* What is expected:
Reproduce verbatim the portion of the records that opens with the line containing "In this scene, which" and continues through the final line of the records, both ends included.

(Records drawn from a data source)
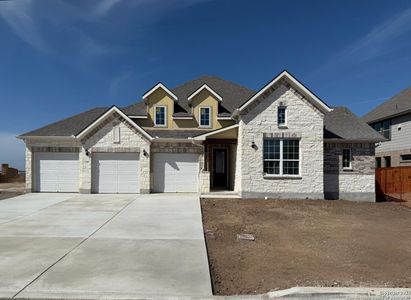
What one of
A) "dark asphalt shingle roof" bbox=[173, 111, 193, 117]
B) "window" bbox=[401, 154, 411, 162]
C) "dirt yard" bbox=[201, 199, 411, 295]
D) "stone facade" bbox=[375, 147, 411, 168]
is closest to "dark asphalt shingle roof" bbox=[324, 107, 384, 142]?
"dirt yard" bbox=[201, 199, 411, 295]

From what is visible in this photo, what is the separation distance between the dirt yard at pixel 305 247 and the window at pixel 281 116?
4.63 meters

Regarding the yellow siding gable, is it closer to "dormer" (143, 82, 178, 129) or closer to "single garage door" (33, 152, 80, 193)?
"dormer" (143, 82, 178, 129)

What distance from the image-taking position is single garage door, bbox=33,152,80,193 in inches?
735

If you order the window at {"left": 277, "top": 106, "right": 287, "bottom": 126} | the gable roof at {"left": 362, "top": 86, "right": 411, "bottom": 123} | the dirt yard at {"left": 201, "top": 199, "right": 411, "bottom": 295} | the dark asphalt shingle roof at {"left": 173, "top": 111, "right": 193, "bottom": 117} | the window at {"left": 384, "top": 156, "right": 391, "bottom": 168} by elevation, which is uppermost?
the gable roof at {"left": 362, "top": 86, "right": 411, "bottom": 123}

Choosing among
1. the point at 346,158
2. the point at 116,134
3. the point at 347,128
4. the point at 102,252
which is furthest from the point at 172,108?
the point at 102,252

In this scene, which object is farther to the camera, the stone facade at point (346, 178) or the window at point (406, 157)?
the window at point (406, 157)

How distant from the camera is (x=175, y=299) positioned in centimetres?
498

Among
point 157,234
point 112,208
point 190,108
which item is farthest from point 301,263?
point 190,108

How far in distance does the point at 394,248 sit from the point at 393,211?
721 centimetres

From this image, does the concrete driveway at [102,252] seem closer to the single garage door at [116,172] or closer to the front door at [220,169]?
the single garage door at [116,172]

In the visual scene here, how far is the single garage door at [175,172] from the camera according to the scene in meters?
18.8

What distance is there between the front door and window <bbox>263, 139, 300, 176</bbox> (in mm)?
4678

* Answer to the task:
In this scene, which object is farther to the camera, the stone facade at point (346, 178) or the window at point (406, 157)?
the window at point (406, 157)

How distant from the camera is (x=175, y=299) positioned in centimetres?
498

Among
point 157,234
point 112,208
point 190,108
which item is farthest from point 301,263?
point 190,108

How far in distance does the point at 394,248 sit from the point at 393,211?
721 centimetres

From this image, does the concrete driveway at [102,252] seem closer to the single garage door at [116,172] or closer to the front door at [220,169]?
the single garage door at [116,172]

In the visual scene here, how far is the single garage door at [175,172] from the camera according to the scene in meters?
18.8

What distance is there between the front door and window <bbox>263, 139, 300, 176</bbox> (in mm)?
4678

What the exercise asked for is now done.